I made it back to List last night after my two-day meeting in Paris for work and three days in Brussels. So I will begin a more methodical summary of the trip now, with more pictures.
Brussels was a fantastic city, I really enjoyed it. French is the language of most of the businesses, and the street signs and such are in French and Dutch. But luckily for me, just about everyone speaks English. I stayed at the Hotel Metropole, which is a famous landmark due to its exemplary Art Nouveau lobby and reception area. It also has very good specials in the summer…check on the big travel web-sites before booking on the web-page, though. The hotel was in a great spot for walking to just about anywhere I wanted to go in the city, and had easy access to the Metro which I didn’t use. I spent the first day doing mostly outdoor things, seeing churches and parks.
You will notice that all the pictures are a bit on the gray side…it was supposed to be a sunny weekend, but instead turned out a little drizzly (occasionally pouring), but rarely so rainy that it wasn’t perfectly comfortable walking around.

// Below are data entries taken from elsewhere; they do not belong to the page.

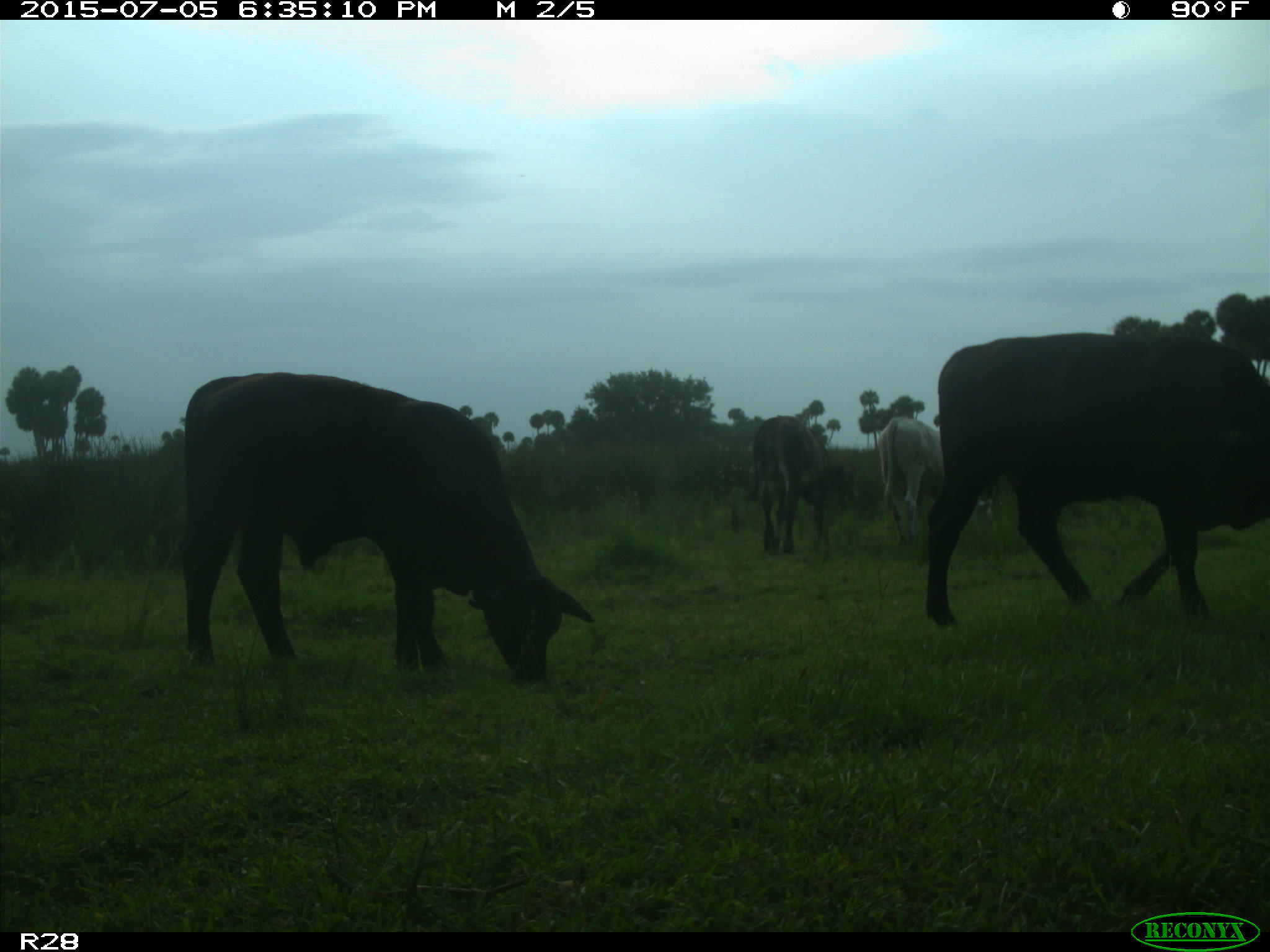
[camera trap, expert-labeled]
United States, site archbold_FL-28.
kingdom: Animalia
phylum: Chordata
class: Mammalia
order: Artiodactyla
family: Bovidae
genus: Bos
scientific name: Bos taurus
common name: domestic cow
Bos taurus (domestic cow).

There were some sunny moments, but not too many.
I first went to the Botanical Garden, which used to be a garden with as many plant species as possible for botany students to study; now the building is used for all sorts of things and the garden is simply maintained as a park without the diversity it originally had (the plants for study were moved outside the city). There is apparently drug-dealing in the park in the evening, but I only went during the day so I can’t attest to that.
After walking around the Botanical Gardens, I visited Waterstones (big English book store), I got my haircut (luckily it turned out well, this was the only time that I encountered a non-English-speaking business…but lots of hand motions and pointing at pictures later, I ended up with a good haircut) and had lunch outside the hotel at the Cafe Metropole. Then I set off for the Parc du Bruxelles, which has the Judicial Palace at one end and the Royal Palace at the other, and beautiful tree-lined pathways and smaller sitting areas in the center. Beautiful and quite touristy, but large enough that it doesn’t feel crowded.
Walking around the back of the palace, I stumbled on a very cute European house:
I then walked downhill from Parc du Bruxelles back towards my hotel, passing by the art museum and a number of famous churches (those pictures will come later). The Museum of Musical Instruments (in the ‘Old England’ building) is particularly unique looking:
One thing that really struck me about Brussels (and is a problem in Paris as well) is the graffiti everywhere. On statues, buildings (new and historic buildings), any possible surface. Here you can see graffiti on the wall behind one of the gardens on the hill:
For dinner I found a great little Thai restaurant called ‘Thai City’, and having walked about ten miles plus worked out in the gym I called it a night fairly early the first night.